### What is being asked
Collect every line in the records that contains the word "climbing", and count a line only if its letter case matches.

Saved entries
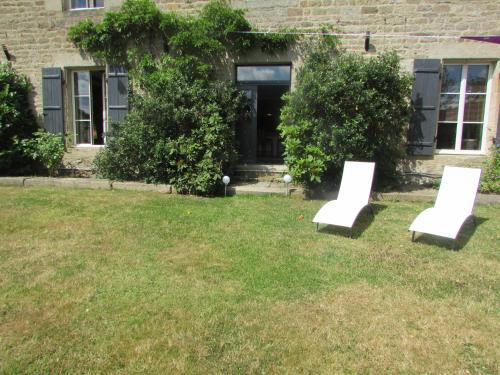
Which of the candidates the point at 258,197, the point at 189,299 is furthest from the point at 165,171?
the point at 189,299

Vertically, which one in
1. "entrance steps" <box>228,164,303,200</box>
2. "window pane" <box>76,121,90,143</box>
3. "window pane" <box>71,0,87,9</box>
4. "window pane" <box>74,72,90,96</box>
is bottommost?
"entrance steps" <box>228,164,303,200</box>

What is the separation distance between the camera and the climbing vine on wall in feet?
20.8

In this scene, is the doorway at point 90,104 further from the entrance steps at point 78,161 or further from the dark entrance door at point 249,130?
the dark entrance door at point 249,130

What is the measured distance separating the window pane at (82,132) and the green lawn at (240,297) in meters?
4.10

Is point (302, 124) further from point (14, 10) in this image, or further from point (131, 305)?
point (14, 10)

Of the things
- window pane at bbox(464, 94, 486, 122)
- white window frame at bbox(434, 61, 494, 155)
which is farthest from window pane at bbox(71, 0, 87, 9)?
window pane at bbox(464, 94, 486, 122)

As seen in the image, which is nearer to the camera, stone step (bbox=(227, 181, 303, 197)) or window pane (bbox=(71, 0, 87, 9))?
stone step (bbox=(227, 181, 303, 197))

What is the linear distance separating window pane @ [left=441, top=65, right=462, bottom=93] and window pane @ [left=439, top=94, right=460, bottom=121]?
132mm

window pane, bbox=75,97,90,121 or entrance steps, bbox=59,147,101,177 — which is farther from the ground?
window pane, bbox=75,97,90,121

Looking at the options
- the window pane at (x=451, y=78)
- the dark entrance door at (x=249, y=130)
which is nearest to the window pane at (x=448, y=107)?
the window pane at (x=451, y=78)

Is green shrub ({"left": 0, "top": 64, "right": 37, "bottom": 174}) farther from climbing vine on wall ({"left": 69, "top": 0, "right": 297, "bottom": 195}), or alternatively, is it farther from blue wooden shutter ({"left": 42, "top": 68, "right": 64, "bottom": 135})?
climbing vine on wall ({"left": 69, "top": 0, "right": 297, "bottom": 195})

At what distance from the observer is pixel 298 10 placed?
23.5ft

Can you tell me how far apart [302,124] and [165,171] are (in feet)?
8.57

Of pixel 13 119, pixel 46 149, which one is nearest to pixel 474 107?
pixel 46 149
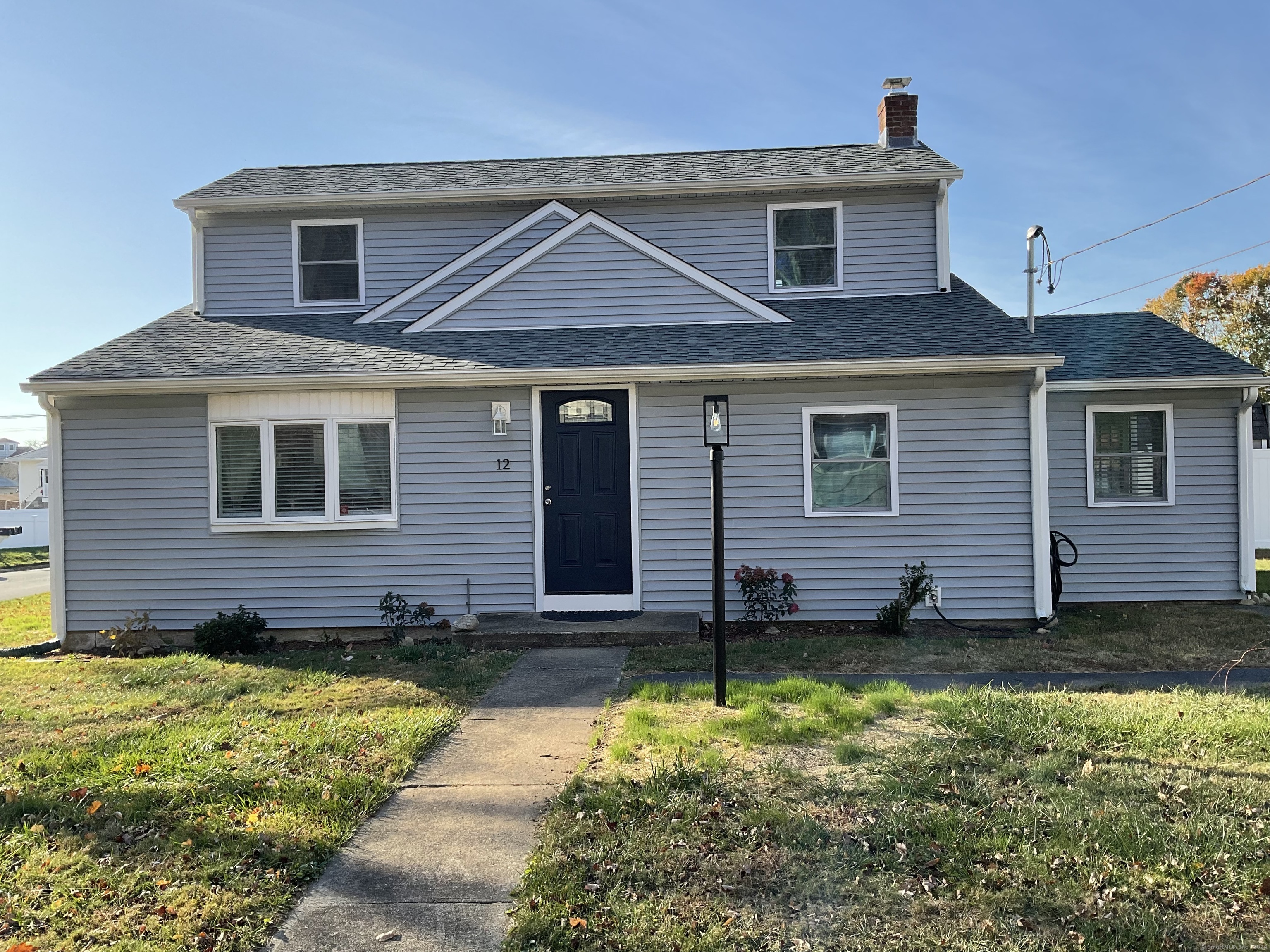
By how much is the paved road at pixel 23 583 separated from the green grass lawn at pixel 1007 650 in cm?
1272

### Response
What is the separation distance between the camera and the climbing vine on wall in feet?
Is green shrub ({"left": 0, "top": 64, "right": 37, "bottom": 174}) farther from climbing vine on wall ({"left": 69, "top": 0, "right": 297, "bottom": 195}), or alternatively, is it farther from blue wooden shutter ({"left": 42, "top": 68, "right": 64, "bottom": 135})?
climbing vine on wall ({"left": 69, "top": 0, "right": 297, "bottom": 195})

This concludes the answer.